Back to Eliza

Kokoro-82M fine-tune pipeline

packages/training/scripts/kokoro/README.md

2.0.19.8 KB
Original Source

Kokoro-82M fine-tune pipeline

End-to-end fine-tuning pipeline for the hexgrad/Kokoro-82M TTS model (StyleTTS-2 + iSTFTNet) on LJSpeech-format datasets. Produces:

  1. A fine-tuned PyTorch checkpoint.
  2. A voice-style embedding .bin that the runtime's Kokoro inference backend (packages/shared/src/local-inference/kokoro/) can load directly.
  3. An ONNX export matching the layout used by onnx-community/Kokoro-82M-v1.0-ONNX, so a fine-tune can ship through the existing runtime path without code changes.
  4. A publish manifest fragment ready for review and inclusion in the Eliza-1 catalog publish flow.

Architecture and recipe — what we settled on

Kokoro-82M is a decoder-only StyleTTS-2 descendant. There is no first-party fine-tune recipe.
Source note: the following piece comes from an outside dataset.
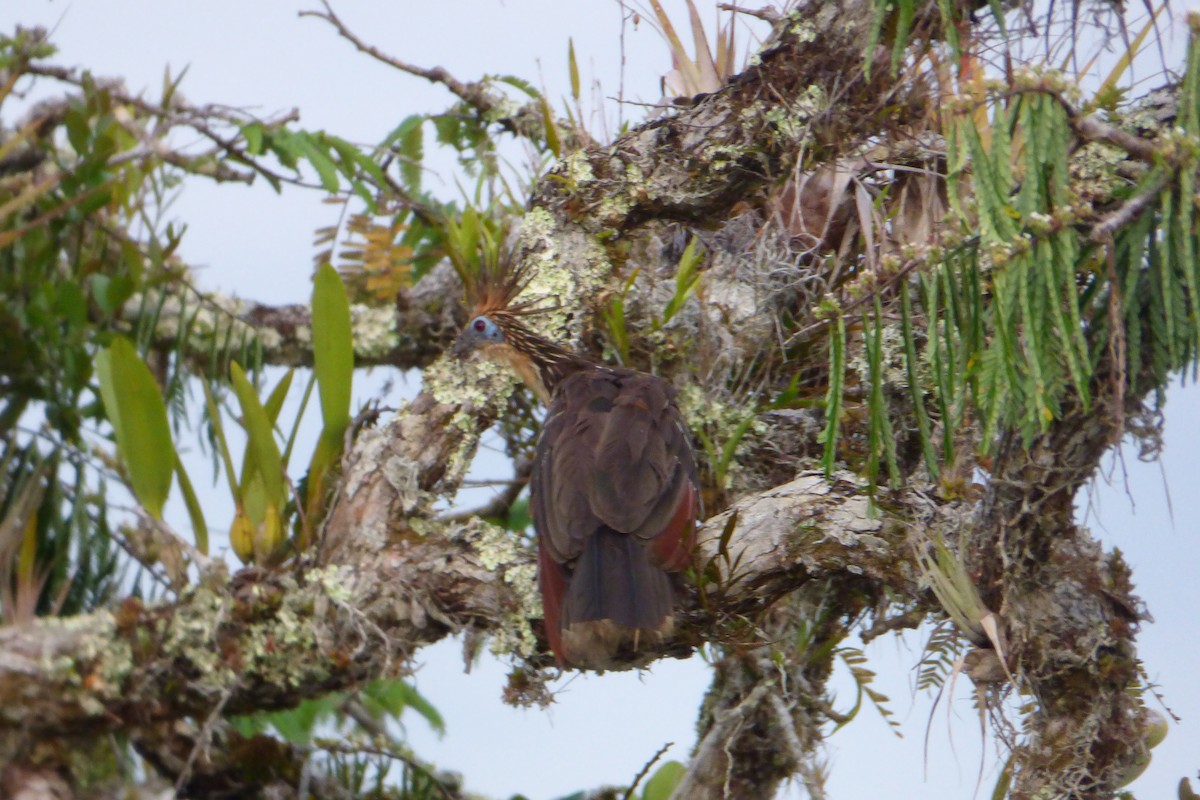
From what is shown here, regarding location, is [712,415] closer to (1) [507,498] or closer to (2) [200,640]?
(1) [507,498]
The community-validated approach (see the kokoro-deutsch workflow and jonirajala/kokoro_training) is a two-stage StyleTTS-2 training with the WavLM discriminator activated only in stage 2.

We support two modes:

  • --mode lora (default, recommended). Attach LoRA adapters to:

    • the prosody predictor (duration + F0/N modules) and
    • the style encoder projection, while keeping the text encoder and the iSTFTNet decoder weights frozen. This is the lightest path that still meaningfully changes a voice — it re-targets prosody and timbre conditioning, which is what users actually want when they say "fine-tune a voice." Trains on a 16 GB consumer GPU.
  • --mode full. Full fine-tune. Unfreezes all modules. Resource-intensive (40+ GB at batch size 8, ~24h on a 4090 for 13k LJSpeech clips). Use only when LoRA quality is insufficient.

A pure single-speaker voice clone does NOT require touching the model weights at all — extract_voice_embedding.py can take ~30 seconds of clean audio, run it through the (frozen) style encoder, and average the resulting ref_s vectors. That is what most users want and is the fastest path. Fine-tuning is for cases where the target voice has prosody / phonology genuinely outside the base distribution.

Voice-style embedding format

Kokoro voices are 256-dim float32 ref_s vectors. The community voices/*.bin files store one ref_s per phoneme-length bucket (Kokoro gates its style table on the synthesized utterance length, so the runtime indexes into the bin by min(len(phonemes), N-1)). Shape on disk: (N, 1, 256) Float32 LE, N=510 in the canonical voice packs.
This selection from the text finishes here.